* Start Selected text *

Petite Brown-Butter Cake with a side of chocolate-caramel cream with vanilla
(12 servings, 2 pp)
(Created by Alexandre Bourdeaux - Technical advisor - CHOCOLATE ACADEMY™ centre Belgium & Charles Nouwen - Zythologist - AB InBev)

Brown butter cake

Ingredients Preparation
190 g ground almonds
375 g icing sugar
300 g egg whites
125 g flour
310 g brown-butter
1 fresh vanilla bean, scraped
Melt the brown-butter, add the vanilla and cool immediately. Stir all the dry ingredients in a mixer then add egg whites until it has the consistency of a smooth paste. Finally add the cooled, melted butter. Cool for 2 hours before pouring the mix into Financier moulds. Bake at
190°C for approximately 12 minutes.

Chocolate-caramel cream with vanilla

Ingredients Preparation
180 g sugar
350 g cream
1 fresh vanilla bean, scraped
170 g milk chocolate Callebaut Select 823NV
60 g butter
Caramelize the dry sugar and pour over the boiling cream and vanilla. Pour this liquid over the chocolate and butter and emulsify to 35°C. Serve in individual glasses.

* End Selected text *

**Your tasks:**
A) From the recipe, duplicate the text between "Brown butter cake" and "approximately 12 minutes.", inclusive.
B) List every ingredient, with its quantity, that the recipe gives for the chocolate-caramel cream with vanilla.

* Start Records shown *

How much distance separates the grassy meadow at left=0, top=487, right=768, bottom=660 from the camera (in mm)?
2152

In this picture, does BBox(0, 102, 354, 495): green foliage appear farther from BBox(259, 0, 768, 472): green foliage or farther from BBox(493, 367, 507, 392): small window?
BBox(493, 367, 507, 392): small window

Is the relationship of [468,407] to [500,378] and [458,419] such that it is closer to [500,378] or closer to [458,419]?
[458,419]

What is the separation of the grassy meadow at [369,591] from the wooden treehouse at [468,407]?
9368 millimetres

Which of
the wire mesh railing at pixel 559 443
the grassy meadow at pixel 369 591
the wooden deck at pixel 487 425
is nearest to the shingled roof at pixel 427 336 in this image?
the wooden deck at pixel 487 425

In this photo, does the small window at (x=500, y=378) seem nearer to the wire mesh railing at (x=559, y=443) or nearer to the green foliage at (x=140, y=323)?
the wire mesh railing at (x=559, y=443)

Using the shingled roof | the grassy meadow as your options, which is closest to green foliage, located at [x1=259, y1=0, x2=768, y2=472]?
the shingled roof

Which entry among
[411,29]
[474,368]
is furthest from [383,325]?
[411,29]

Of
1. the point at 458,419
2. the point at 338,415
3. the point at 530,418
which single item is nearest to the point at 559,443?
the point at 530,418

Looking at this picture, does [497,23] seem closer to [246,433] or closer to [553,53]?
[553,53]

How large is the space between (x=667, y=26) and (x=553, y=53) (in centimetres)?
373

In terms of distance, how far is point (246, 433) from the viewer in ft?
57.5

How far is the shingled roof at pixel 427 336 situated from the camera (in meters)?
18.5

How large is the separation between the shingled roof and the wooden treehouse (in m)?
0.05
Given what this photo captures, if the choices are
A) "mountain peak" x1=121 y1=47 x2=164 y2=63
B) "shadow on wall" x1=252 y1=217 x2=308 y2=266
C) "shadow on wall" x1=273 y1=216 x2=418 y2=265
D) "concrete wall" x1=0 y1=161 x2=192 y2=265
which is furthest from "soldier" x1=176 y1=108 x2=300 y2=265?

* End Records shown *
* Start Records shown *

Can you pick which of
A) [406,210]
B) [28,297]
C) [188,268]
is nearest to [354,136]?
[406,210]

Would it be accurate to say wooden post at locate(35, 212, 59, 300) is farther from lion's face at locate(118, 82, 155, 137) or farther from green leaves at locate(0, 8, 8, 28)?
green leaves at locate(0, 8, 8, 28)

* End Records shown *

**Responses by task:**
A)
Brown butter cake

Ingredients Preparation
190 g ground almonds
375 g icing sugar
300 g egg whites
125 g flour
310 g brown-butter
1 fresh vanilla bean, scraped
Melt the brown-butter, add the vanilla and cool immediately. Stir all the dry ingredients in a mixer then add egg whites until it has the consistency of a smooth paste. Finally add the cooled, melted butter. Cool for 2 hours before pouring the mix into Financier moulds. Bake at
190°C for approximately 12 minutes.

B)
- 180 g sugar
- 350 g cream
- 1 fresh vanilla bean, scraped
- 170 g milk chocolate Callebaut Select 823NV
- 60 g butter